Saat itu ia hanya berkata pelan, "Kak, saya merasa gagal. Saya tidak tahu harus bagaimana lagi."
Sebagai kakak rohani, saya tahu kalimat itu tidak lahir dari mulut yang ringan. Itu keluar dari hati yang benar-benar remuk. Saya memilih untuk duduk diam, mendengarkan setiap kata yang ia ucapkan.
Ia lalu bercerita panjang lebar tentang perasaan kecewa, rasa bersalah, dan tekanan yang membuatnya nyaris menyerah.
Ia merasa tidak berguna, merasa tidak ada lagi yang bisa ia harapkan dalam hidup.
Dalam hati, saya ikut menangis. Saya menyadari bahwa saat-saat seperti itu bukan waktunya memberi banyak nasihat atau teori rohani.
Yang ia butuhkan adalah telinga yang mau mendengar dan hati yang mau memahami. Saya menahan diri untuk tidak buru-buru menyela.

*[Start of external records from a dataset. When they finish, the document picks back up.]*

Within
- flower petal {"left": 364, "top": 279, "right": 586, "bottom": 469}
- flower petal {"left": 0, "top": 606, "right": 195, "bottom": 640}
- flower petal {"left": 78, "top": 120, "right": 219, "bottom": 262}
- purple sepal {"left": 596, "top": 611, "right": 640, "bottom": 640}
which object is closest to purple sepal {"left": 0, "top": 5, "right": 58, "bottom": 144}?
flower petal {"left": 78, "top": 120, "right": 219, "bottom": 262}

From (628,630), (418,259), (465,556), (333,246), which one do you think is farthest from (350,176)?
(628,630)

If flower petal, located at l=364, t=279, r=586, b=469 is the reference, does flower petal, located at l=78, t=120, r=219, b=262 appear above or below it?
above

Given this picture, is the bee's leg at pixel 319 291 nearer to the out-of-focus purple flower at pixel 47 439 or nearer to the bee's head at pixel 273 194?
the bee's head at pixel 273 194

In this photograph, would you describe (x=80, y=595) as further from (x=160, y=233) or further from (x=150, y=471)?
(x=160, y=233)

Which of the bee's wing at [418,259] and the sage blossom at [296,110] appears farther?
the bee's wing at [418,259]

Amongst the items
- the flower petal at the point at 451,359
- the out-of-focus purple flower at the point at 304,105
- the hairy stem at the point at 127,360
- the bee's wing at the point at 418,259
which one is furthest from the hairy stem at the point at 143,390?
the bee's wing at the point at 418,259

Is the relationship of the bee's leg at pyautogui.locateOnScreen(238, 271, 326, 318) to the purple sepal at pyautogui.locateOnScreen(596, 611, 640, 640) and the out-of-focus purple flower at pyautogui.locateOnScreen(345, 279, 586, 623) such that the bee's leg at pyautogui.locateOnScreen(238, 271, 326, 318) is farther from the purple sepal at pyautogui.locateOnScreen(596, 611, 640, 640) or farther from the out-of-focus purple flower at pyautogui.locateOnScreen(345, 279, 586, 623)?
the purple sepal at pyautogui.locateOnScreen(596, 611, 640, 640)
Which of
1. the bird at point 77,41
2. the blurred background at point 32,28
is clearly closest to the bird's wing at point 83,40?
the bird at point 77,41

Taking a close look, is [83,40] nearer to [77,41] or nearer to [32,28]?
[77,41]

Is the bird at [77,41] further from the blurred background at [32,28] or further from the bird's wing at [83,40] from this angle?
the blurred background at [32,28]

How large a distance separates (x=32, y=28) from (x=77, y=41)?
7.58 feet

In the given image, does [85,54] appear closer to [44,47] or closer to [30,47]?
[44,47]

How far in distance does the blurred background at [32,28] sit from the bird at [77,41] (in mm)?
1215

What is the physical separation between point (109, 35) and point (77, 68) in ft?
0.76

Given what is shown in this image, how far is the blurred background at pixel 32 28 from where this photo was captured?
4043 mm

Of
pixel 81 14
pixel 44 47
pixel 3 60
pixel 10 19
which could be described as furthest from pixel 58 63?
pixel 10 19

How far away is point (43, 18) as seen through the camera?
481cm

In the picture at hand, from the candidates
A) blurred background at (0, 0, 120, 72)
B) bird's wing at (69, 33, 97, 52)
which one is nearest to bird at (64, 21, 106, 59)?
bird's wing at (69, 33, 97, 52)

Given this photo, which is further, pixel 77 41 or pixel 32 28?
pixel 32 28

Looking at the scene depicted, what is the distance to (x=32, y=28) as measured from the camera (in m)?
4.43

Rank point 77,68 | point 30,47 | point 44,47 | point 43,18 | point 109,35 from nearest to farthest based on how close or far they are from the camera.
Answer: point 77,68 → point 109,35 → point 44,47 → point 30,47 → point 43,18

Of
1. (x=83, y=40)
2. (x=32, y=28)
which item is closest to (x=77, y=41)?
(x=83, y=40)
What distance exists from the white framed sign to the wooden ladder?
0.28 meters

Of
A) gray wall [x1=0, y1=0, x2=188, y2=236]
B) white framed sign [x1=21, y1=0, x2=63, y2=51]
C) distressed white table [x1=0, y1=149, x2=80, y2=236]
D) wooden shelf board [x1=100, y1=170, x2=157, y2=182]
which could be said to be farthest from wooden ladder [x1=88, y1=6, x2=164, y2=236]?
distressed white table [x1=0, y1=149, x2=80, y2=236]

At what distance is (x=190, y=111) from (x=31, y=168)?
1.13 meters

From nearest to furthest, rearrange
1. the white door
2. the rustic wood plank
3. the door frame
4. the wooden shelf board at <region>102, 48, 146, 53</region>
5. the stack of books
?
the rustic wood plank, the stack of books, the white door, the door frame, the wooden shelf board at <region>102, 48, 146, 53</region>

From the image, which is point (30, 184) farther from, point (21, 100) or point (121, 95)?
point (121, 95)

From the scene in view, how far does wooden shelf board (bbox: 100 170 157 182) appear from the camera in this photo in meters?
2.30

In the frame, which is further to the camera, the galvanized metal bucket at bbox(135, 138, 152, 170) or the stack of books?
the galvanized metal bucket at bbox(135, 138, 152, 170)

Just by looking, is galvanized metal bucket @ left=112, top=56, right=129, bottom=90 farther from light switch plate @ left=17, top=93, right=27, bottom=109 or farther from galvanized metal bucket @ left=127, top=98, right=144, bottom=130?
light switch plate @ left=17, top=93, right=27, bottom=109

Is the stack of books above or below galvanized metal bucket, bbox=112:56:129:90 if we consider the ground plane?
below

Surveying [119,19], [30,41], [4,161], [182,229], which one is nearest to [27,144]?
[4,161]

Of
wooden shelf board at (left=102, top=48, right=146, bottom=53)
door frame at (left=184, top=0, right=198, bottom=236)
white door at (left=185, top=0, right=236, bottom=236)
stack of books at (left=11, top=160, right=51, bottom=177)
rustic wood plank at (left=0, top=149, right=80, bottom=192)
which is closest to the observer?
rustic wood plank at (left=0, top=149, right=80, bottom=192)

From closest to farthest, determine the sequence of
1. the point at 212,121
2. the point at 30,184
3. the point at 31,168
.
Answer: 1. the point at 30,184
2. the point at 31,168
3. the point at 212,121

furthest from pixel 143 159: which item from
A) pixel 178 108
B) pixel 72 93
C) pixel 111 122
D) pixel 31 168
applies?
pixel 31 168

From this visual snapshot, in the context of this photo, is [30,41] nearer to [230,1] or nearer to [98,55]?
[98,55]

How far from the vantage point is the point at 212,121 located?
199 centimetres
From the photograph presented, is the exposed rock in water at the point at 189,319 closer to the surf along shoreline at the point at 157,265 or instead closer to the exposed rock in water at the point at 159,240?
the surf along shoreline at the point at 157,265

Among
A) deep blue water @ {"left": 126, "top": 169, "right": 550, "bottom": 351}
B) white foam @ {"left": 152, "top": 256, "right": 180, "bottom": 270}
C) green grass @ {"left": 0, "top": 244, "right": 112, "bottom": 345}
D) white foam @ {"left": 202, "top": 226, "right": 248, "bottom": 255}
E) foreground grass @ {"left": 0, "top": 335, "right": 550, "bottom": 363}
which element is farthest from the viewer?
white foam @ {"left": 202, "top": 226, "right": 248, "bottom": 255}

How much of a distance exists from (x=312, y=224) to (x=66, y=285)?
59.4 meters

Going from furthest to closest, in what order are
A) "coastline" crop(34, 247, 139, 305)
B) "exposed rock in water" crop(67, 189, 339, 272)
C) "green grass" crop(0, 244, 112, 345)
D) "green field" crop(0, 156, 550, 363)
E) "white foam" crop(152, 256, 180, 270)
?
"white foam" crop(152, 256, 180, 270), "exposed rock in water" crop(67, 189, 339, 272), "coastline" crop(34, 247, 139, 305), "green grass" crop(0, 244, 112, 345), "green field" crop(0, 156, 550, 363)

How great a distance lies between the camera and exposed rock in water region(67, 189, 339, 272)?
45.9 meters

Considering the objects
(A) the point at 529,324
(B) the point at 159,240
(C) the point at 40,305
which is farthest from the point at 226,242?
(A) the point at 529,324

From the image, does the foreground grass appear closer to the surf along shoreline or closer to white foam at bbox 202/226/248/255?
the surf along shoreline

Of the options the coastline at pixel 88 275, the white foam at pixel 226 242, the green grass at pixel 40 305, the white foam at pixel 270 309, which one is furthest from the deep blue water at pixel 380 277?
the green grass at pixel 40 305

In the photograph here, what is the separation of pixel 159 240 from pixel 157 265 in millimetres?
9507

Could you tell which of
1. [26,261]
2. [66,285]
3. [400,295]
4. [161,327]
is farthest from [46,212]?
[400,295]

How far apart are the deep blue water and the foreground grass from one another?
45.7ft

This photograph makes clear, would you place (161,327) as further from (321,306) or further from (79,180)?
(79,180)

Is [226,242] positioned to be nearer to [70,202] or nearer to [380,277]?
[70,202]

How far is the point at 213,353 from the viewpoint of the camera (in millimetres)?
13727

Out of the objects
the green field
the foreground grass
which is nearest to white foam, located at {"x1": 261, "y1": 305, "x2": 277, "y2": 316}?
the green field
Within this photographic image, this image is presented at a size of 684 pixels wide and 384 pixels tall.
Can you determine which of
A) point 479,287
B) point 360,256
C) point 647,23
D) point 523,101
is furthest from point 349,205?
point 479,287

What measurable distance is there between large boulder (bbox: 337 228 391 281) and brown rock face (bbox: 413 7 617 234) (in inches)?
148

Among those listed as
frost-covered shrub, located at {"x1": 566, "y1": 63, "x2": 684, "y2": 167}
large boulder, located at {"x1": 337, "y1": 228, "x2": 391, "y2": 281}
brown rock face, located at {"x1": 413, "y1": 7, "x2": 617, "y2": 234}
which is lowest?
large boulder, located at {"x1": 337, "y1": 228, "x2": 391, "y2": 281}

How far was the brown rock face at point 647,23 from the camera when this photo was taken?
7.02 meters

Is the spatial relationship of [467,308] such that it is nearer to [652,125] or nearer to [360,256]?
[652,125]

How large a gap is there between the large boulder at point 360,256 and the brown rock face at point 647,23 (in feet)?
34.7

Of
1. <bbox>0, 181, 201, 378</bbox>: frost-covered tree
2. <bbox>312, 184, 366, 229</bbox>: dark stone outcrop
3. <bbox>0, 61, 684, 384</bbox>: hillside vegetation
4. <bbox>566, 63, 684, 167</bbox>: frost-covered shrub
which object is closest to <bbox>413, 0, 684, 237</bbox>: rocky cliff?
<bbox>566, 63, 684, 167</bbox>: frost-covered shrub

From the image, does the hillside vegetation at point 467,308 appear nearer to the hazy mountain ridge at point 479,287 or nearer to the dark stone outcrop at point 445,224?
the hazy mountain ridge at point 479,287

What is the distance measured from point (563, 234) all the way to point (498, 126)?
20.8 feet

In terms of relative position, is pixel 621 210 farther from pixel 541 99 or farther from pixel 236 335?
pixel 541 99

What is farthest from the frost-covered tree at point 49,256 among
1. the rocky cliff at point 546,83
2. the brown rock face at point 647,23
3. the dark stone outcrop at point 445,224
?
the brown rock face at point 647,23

Saya ingin ia tahu bahwa ia tidak sendirian dalam pergumulan itu.
Setelah cukup lama ia bercerita, saya akhirnya mengajaknya untuk berdoa. Bukan doa panjang dengan kata-kata indah, tetapi doa sederhana. Saya mendoakan agar Tuhan sendiri yang menguatkannya, menyentuh hatinya, dan memberi kekuatan baru.
Saat itu, saya sungguh merasakan hadirat Tuhan hadir. Ada ketenangan yang perlahan mengalir, bahkan ia pun mulai merasa sedikit lega setelah doa tersebut.
Hari-hari setelah pertemuan itu, saya tidak berhenti mendoakannya. Saya tahu proses bangkit dari keterpurukan tidak bisa terjadi dalam semalam.